:: REQUEST ::
Which lines in the items below contain the word "pillow"? Report each such line in full, and count only matches with the same capitalization.
━━━━━ STORED ROWS
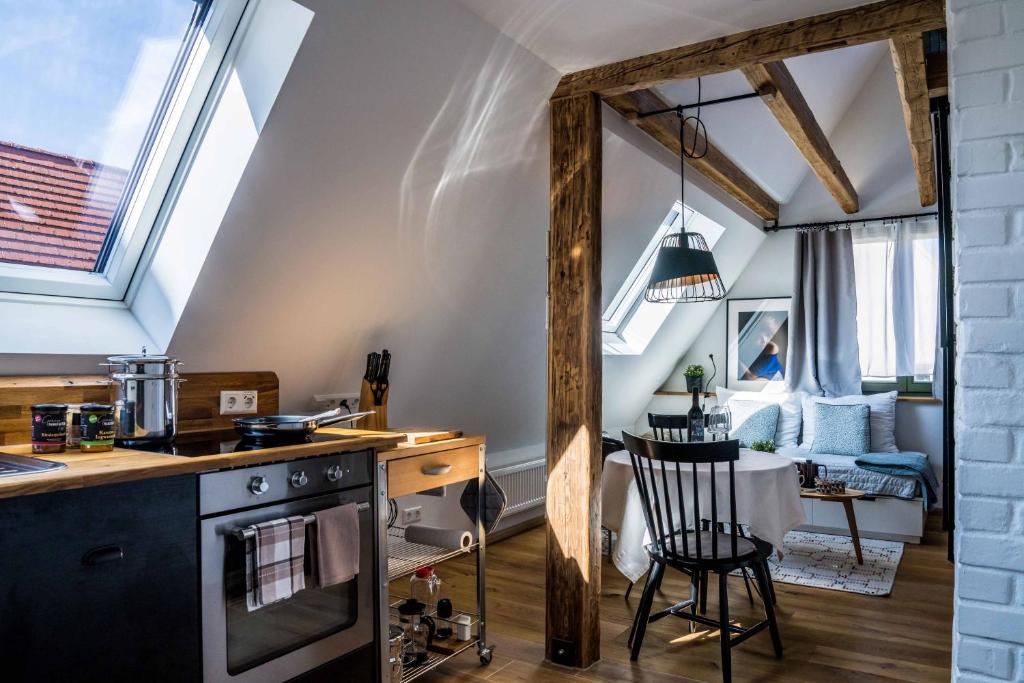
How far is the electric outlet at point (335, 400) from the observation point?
━━━━━━━━━━
━━━━━ STORED ROWS
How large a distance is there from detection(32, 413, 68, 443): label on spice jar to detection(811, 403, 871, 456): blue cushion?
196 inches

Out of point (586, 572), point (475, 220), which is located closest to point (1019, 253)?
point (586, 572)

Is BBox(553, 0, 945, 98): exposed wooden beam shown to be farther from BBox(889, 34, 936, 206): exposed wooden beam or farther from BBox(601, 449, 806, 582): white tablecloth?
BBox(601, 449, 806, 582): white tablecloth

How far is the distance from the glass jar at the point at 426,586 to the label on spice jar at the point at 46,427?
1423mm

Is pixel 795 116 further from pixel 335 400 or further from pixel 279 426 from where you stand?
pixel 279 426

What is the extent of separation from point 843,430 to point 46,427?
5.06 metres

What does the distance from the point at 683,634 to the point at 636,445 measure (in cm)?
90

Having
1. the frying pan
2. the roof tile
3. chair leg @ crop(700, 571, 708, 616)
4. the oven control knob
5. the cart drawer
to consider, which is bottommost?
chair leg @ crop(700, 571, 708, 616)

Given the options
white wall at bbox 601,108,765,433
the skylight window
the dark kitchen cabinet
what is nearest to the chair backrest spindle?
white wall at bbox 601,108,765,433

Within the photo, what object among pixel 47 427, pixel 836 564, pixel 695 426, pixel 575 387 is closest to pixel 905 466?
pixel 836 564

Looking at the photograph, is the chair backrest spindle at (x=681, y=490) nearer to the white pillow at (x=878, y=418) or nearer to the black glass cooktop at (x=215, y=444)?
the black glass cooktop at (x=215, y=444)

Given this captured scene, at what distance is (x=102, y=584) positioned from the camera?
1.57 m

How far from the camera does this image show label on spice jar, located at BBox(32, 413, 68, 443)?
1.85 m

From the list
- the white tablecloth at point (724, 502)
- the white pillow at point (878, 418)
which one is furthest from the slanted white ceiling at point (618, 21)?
━━━━━━━━━━
━━━━━ STORED ROWS
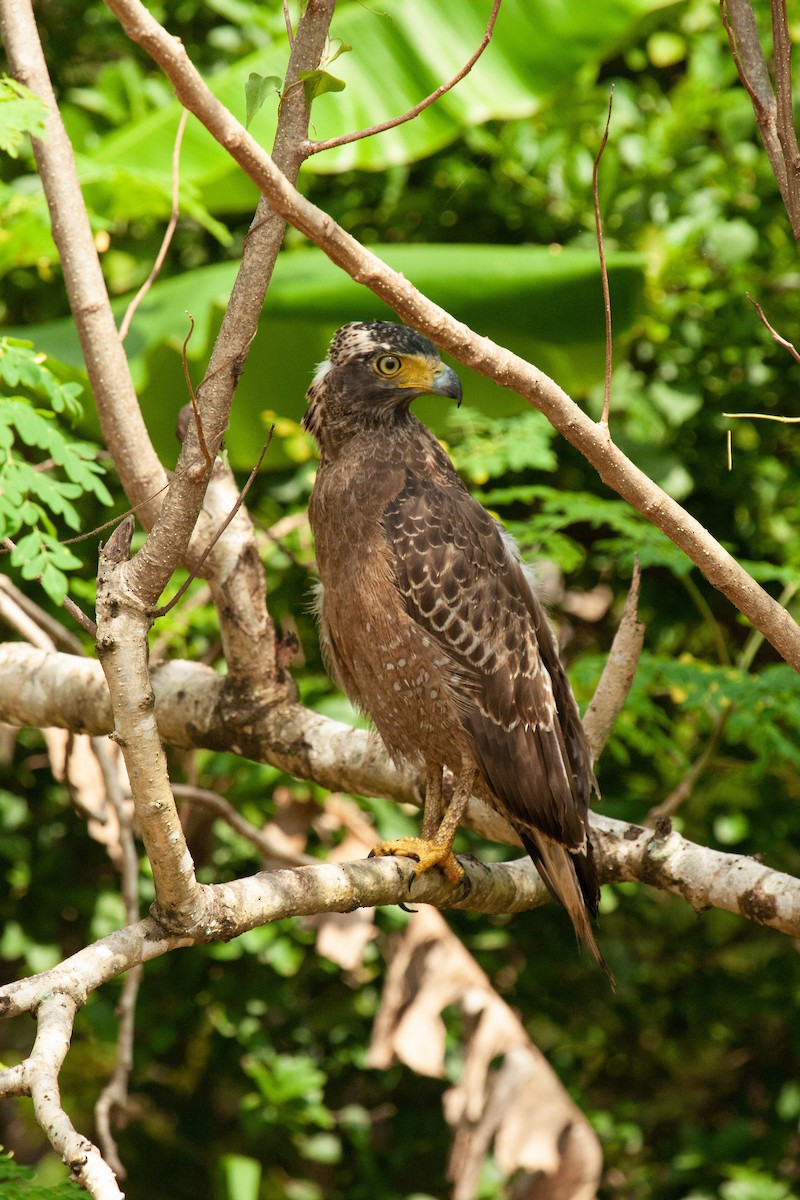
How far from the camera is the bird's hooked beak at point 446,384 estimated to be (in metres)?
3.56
━━━━━━━━━━
:: OUTPUT FOR THIS TASK ::
Looking at the photograph, is the chair backrest spindle at (x=681, y=490) nearer to the white pillow at (x=878, y=418) or nearer to the black glass cooktop at (x=215, y=444)?
- the white pillow at point (878, 418)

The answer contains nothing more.